-- start of SOURCE PASSAGE --
Find the volume of the region in the square column $|x| + |y| \leq 1 $ and bounded by $3x+z=3, z=0$
I have attempted to find the bounds, by letting $z=3-3x, \text{ then letting } z=0, \text{ to give } 3x=3 \text{ and } x=1$ as an upper bound for x
Then I arrived at the integral:$\int_{x=-1}^1\int_{y=1-|x|}^1\int_{z=0}^{3-3x}dzdydx$
I then evaluated this to be $3$.
This doesn't feel correct, I feel like I may have found the bounds incorrectly, it didn't feel correct having $y=1-|x|$ as the lower bound.
Since $|x| +|y| =1 $ is the boundary then
$ - (1 - |x| ) \le y \le 1 - |x| $
where $-1 \le x \le 1 $
The volume integral is
$V =\displaystyle \int_{x=-1}^{1} \int_{y = -(1 - |x|)}^{1 - |x|} \int_{z=0}^{z = 3 - 3 x } dz dy dx $
This simplifies to,
$V =\displaystyle \int_{x=-1}^{1} \int_{y = -(1 - |x|)}^{1 - |x|} ( 3 - 3 x ) dy dx $
Integrating with respect to $y$ yields,
$V =\displaystyle \int_{x=-1}^{1} \int_{y = -(1 - |x|)}^{1 - |x|} (3 - 3x)(2)(1 - |x|) dx $
Finally integrating with respect to $x$ and noting that $x |x| $ is odd, this becomes,
$V = 6 \displaystyle \int_{-1}^{1} ( 1 - |x| - x (1 - |x| ) ) dx = 6 ( 2 - 1 - 0 + 0) = 6 $
Another way to compute the volume is as follows:
The midpoint of $z$ is at $(0,0)$ and is equal to $3$ , so the volume is $3 \times (\sqrt{2})^2 = 6 $
-- end of SOURCE PASSAGE --
## REQUIREMENT 1
In the square-column volume thread, why does the reply integrate y from -(1 - |x|) to 1 - |x|?
-- start of INFORMATION PROVIDED --
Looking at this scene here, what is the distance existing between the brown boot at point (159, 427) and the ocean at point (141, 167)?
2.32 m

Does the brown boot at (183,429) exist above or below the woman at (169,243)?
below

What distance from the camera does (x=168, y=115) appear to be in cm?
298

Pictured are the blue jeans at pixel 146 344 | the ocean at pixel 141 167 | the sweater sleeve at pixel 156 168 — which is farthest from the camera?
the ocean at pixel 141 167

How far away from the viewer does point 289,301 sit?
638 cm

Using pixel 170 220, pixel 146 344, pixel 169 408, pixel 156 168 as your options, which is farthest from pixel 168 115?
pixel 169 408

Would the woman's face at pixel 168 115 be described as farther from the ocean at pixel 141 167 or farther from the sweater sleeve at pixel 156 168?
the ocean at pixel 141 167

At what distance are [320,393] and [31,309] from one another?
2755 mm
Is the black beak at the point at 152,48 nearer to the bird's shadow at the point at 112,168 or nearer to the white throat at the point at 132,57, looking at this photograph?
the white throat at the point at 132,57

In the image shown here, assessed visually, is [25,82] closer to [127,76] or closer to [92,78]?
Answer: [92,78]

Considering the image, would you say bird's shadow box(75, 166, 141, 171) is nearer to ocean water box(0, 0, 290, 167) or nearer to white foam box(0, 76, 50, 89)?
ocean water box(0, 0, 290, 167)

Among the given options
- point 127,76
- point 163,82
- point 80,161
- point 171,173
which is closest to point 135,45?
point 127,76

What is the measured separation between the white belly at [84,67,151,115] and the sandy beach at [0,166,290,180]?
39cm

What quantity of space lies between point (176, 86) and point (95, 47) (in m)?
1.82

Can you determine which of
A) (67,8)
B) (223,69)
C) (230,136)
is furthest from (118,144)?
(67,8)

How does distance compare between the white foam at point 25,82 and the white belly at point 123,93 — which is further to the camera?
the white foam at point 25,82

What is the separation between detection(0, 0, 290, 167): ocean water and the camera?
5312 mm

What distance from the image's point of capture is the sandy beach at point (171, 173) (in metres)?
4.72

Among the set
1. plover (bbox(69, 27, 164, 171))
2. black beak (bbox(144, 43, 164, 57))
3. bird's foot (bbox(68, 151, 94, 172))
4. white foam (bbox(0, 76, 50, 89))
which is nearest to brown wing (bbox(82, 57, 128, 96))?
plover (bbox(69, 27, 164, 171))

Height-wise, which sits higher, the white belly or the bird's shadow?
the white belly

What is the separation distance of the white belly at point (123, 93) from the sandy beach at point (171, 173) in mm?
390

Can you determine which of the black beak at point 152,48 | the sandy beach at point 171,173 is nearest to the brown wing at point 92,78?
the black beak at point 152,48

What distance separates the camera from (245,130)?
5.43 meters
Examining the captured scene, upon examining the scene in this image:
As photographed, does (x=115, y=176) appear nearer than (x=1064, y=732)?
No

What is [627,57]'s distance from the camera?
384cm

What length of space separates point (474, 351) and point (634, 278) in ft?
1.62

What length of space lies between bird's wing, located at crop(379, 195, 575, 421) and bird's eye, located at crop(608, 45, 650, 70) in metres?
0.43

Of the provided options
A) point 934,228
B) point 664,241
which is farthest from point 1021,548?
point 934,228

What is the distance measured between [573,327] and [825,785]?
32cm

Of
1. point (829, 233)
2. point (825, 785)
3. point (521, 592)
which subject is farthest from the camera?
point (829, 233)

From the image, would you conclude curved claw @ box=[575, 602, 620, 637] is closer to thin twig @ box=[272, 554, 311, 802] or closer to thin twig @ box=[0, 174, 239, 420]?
-- end of INFORMATION PROVIDED --
## REQUIREMENT 2
Render the stretch of the listing from the line containing "What is [627,57]'s distance from the camera?" through the end of the listing as a numbered list, leaving out blank lines.

## REPLY 1
The boundary of the column is |x| + |y| = 1. So for each x between -1 and 1, y ranges from -(1 - |x|) up to 1 - |x|.

## REPLY 2
1. What is [627,57]'s distance from the camera?
2. 384cm
3. What length of space separates point (474, 351) and point (634, 278) in ft?
4. 1.62
5. What length of space lies between bird's wing, located at crop(379, 195, 575, 421) and bird's eye, located at crop(608, 45, 650, 70) in metres?
6. 0.43
7. Of the provided options
8. A) point 934,228
9. B) point 664,241
10. which is farthest from point 1021,548?
11. point 934,228
12. What is the distance measured between [573,327] and [825,785]?
13. 32cm
14. Of
15. 1. point (829, 233)
16. 2. point (825, 785)
17. 3. point (521, 592)
18. which subject is farthest from the camera?
19. point (829, 233)
20. From the image, would you conclude curved claw @ box=[575, 602, 620, 637] is closer to thin twig @ box=[272, 554, 311, 802] or closer to thin twig @ box=[0, 174, 239, 420]?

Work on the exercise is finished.